E-learning in analysis of genomic and proteomic data 2. Data analysis 2.2. Analysis of high-density genomic data 2.2.1. DNA microarrays 2.2.1.10. Meta-analysis of microarray experiments

Methods of meta-analysis of microarrays are implemented as (Table 2):

  • R-packages or R-scripts
  • executable files
  • WinBUGS codes

R-software

Most of the methods is implemented in R, an open-source program for statistical computing, described in chapter 3. Software.

Executable files

Executable files are available for VennMapper and procedure which implements GSFLD.

VennMapper

First, it is necessary to load the input data file.

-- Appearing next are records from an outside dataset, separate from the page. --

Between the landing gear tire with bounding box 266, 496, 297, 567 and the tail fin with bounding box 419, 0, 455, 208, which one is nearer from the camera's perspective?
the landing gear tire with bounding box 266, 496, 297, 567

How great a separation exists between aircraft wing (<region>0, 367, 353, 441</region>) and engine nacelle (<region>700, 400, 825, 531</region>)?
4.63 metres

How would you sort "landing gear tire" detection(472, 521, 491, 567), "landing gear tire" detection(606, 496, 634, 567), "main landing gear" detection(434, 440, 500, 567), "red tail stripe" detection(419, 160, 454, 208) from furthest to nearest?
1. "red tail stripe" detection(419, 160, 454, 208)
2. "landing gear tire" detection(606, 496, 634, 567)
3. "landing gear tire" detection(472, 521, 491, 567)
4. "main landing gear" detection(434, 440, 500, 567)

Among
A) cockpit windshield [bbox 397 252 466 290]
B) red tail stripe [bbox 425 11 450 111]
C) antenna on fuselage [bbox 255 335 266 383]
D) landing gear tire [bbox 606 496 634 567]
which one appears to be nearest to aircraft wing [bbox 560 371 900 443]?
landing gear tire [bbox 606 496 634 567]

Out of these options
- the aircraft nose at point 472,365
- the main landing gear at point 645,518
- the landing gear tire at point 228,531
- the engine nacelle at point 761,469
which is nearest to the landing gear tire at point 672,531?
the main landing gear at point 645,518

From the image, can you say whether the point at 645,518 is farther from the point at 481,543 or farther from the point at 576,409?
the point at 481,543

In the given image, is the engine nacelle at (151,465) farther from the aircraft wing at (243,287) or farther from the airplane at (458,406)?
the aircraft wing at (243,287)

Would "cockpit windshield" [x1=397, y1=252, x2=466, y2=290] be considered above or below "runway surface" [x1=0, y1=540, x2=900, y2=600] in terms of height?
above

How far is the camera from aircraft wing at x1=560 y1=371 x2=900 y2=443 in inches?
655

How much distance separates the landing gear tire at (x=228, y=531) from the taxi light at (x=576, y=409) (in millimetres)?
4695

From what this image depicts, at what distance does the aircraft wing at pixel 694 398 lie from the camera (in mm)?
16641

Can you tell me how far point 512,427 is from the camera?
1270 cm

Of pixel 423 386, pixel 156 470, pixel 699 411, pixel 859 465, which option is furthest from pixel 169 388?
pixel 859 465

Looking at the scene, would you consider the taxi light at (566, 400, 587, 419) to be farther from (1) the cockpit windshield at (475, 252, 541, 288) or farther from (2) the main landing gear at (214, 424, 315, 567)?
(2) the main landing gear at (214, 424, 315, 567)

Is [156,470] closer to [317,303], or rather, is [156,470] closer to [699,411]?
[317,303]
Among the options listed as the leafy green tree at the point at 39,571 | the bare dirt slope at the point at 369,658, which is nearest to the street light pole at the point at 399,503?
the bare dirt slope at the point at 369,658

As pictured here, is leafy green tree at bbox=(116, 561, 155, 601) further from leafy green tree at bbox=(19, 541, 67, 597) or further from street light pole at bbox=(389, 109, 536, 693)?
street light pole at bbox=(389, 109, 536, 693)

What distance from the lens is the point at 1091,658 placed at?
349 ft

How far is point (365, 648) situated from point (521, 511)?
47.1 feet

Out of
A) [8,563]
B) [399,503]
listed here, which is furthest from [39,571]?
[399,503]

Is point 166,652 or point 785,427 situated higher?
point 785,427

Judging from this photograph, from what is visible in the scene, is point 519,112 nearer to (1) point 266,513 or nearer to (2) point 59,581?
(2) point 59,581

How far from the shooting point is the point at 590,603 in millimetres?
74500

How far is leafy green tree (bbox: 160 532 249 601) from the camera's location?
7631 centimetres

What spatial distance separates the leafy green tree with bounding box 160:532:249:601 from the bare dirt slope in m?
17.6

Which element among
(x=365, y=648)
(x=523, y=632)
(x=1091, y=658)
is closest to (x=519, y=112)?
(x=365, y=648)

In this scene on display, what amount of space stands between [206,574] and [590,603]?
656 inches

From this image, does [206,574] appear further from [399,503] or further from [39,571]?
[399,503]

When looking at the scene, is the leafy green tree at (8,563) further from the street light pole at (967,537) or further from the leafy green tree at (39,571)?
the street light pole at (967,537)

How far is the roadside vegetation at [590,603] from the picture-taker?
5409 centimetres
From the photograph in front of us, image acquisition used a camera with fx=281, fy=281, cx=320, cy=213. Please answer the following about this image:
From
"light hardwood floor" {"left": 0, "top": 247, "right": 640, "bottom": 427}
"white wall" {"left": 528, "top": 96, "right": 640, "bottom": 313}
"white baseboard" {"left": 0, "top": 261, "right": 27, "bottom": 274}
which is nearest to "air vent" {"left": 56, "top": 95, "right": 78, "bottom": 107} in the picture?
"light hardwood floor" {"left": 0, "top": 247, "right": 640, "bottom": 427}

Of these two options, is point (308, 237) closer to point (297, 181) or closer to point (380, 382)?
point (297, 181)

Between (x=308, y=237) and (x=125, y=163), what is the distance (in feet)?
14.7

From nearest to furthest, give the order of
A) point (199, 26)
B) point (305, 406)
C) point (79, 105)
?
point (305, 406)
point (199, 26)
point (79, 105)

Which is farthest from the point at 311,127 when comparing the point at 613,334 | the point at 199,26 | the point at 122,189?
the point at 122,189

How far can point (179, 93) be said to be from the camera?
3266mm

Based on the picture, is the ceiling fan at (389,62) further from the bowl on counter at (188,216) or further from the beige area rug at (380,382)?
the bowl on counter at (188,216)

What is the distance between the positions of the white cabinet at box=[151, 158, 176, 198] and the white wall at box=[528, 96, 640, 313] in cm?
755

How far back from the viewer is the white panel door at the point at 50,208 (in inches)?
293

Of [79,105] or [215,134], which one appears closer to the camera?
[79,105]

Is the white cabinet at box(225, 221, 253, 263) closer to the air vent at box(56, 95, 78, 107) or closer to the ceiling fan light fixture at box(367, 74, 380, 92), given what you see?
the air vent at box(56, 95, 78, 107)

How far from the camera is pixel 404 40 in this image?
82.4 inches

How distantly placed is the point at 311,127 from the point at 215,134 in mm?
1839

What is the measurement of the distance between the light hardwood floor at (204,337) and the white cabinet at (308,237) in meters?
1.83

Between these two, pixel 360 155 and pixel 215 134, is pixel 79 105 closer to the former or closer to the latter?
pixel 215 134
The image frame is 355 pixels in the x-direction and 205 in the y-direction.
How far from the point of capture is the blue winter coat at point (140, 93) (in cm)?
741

Venn Mapper accepts only tab-delimited text files in the following format: The first row must contain the identifiers of the columns. The first record describes the gene-identifier used, and can be any alpha-numeric value; this field is not used in the application. Other fields contain log2ratios for particular gene in particular experiment. Data can come from different microarray platforms, but the combined file (as described above) has to be created. Program is able to deal with missing values as well. User has to set a fold difference that is biologically important. The fold difference serves a cutoff for identifying significant genes for each experiment. When all required inputs have been entered, the user click on GO! button. Program informs the user about its progress. When program is finished and closed three output files: fact_x.x_numbers.txt, fact_x.x_zvalue.txt, fact_x.x_genes.txt are created in same folder as input file. X.X is replaced by input fold difference. In these files, the number of common genes, relevant Z-statistic and names of the genes can be found. If output files already existed, they will be overwritten. Importantly, if (one of) these files was beforehand loaded in another program, e.g. Microsoft Excel, Venn Mapper will not be able to write to these files.

Procedure GSFLD

Procedure GSFLD loads input data and input parameters (name of input and output file) from text files. It generates output file in the same folder. The input file contains: number of samples, number of genes and transformed expression profiles: rows represent genes and identification of group, columns represents samples, one column represents gene names. The output file contains the information about the number of genes, the number of classification errors and genes identificators. Transformation of data is done by program GeneSpring (v6.1) (Conway, 2003) and procedures are written in C. Procedures are available as supplementary material in Jiang et al. (2004).

 

WinBUGS software

Bayesian models use software WinBUGS for estimation of model parameters (Lunn et al., 2000). In this SW the algorithm of Markov Chian Monte Carlo and Gibbs Sampling is implemented. WinBUGS is available at www.mrc-bsu.cam.ac.uk/bugs/welcome.shtml. Model definition, input data and intial values of parameters are loaded from text files, for the rest of the analysis a graphic interface is used.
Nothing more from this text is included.